雪くんが言った制裁の内容を知ったのは、退院後。と言いたかったが、何だかんだと入院が長引いたため、その期間に知ることとなった。

「社内もまだ、バタバタしているし、今回の件で義姉さんが社長を辞任することも重なって、僕のマンションにもマスコミが張り付いているんだ。そんな場所に、早智を一人でいさせたくないから、もう少しだけ入院していてもらえるかな」

 両親は私の身の安全を考えて賛成してくれたからいいものの、これを機に戻れとまた言い兼ねないか心配だった。
 しかし、雪くんが時間を見つけては会いに来るものだから、高野辺家にもマスコミが来ることを懸念したのだ。
 いくら力があっても、マスコミを止めることはできない。
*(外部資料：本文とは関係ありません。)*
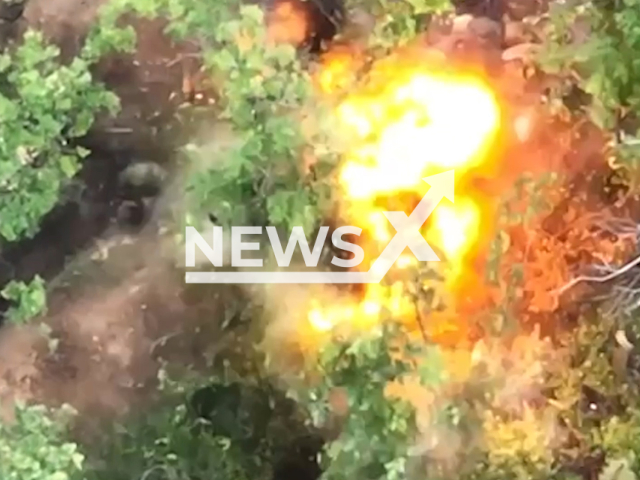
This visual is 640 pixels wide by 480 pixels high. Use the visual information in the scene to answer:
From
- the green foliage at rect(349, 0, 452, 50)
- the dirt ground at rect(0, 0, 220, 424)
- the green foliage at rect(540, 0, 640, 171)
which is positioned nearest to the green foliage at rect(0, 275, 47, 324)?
the dirt ground at rect(0, 0, 220, 424)

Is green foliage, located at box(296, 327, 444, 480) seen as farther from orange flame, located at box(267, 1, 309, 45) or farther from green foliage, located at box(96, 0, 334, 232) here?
orange flame, located at box(267, 1, 309, 45)

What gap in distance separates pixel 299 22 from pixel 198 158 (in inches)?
7.1

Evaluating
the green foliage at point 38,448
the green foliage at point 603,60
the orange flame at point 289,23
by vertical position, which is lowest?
the green foliage at point 38,448

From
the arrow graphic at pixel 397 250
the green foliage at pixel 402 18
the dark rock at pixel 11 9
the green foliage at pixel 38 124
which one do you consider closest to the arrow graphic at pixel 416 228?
the arrow graphic at pixel 397 250

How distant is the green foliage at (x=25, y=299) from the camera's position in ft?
3.81

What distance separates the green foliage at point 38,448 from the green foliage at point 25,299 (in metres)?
0.10

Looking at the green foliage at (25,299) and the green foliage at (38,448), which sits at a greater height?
the green foliage at (25,299)

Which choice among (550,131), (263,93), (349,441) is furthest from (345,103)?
(349,441)

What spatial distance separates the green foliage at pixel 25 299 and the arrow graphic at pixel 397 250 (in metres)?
0.16

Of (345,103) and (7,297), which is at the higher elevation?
(345,103)

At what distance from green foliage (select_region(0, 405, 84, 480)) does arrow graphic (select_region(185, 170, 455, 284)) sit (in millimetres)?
210

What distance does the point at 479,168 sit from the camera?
1159 millimetres

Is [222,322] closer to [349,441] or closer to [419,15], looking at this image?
[349,441]

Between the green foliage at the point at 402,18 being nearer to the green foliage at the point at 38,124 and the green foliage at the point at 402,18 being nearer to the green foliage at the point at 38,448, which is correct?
the green foliage at the point at 38,124
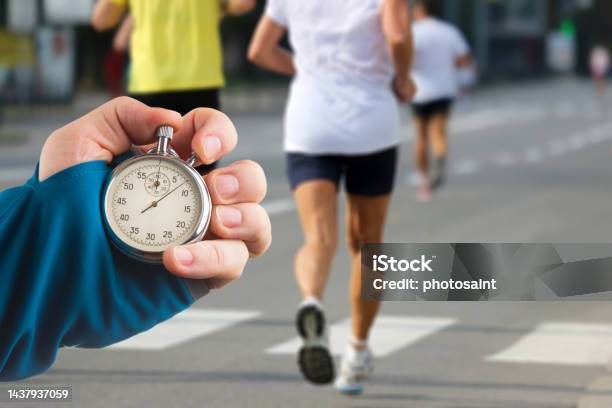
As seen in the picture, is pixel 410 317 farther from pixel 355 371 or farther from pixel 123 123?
pixel 123 123

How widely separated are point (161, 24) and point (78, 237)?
5.78ft

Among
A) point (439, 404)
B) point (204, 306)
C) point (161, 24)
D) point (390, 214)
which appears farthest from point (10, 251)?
point (390, 214)

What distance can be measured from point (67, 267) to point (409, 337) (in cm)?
547

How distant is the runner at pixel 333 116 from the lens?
5.12 metres

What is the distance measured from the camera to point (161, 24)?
352 centimetres

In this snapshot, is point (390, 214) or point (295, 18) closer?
point (295, 18)

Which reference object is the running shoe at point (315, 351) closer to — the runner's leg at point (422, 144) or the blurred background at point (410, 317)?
the blurred background at point (410, 317)

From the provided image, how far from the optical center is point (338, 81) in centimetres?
527

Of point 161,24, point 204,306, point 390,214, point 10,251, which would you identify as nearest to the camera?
point 10,251

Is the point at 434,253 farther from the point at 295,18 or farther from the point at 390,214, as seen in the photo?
the point at 390,214

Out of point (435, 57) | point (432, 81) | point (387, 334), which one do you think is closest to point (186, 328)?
point (387, 334)

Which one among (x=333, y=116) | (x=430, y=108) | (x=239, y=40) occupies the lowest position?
(x=239, y=40)

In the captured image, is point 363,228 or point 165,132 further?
point 363,228

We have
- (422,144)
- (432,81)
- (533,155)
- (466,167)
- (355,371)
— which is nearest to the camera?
(355,371)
問題を彼らが起こさない限りは警察も当てにならないのだ。

「社長が辞任するということは、小楯さんたちは? 解雇したの?」
「どちらかというと、自主退職かな。今の騒ぎの原因は義姉さんと小楯たちだから、社内には居辛いだろう」
「確かに。そうなると……私も、だね」

 戻ったところで、今までのようにはならない。指示を受けていなくても、第二第三の小楯さんたちが現れるだろう。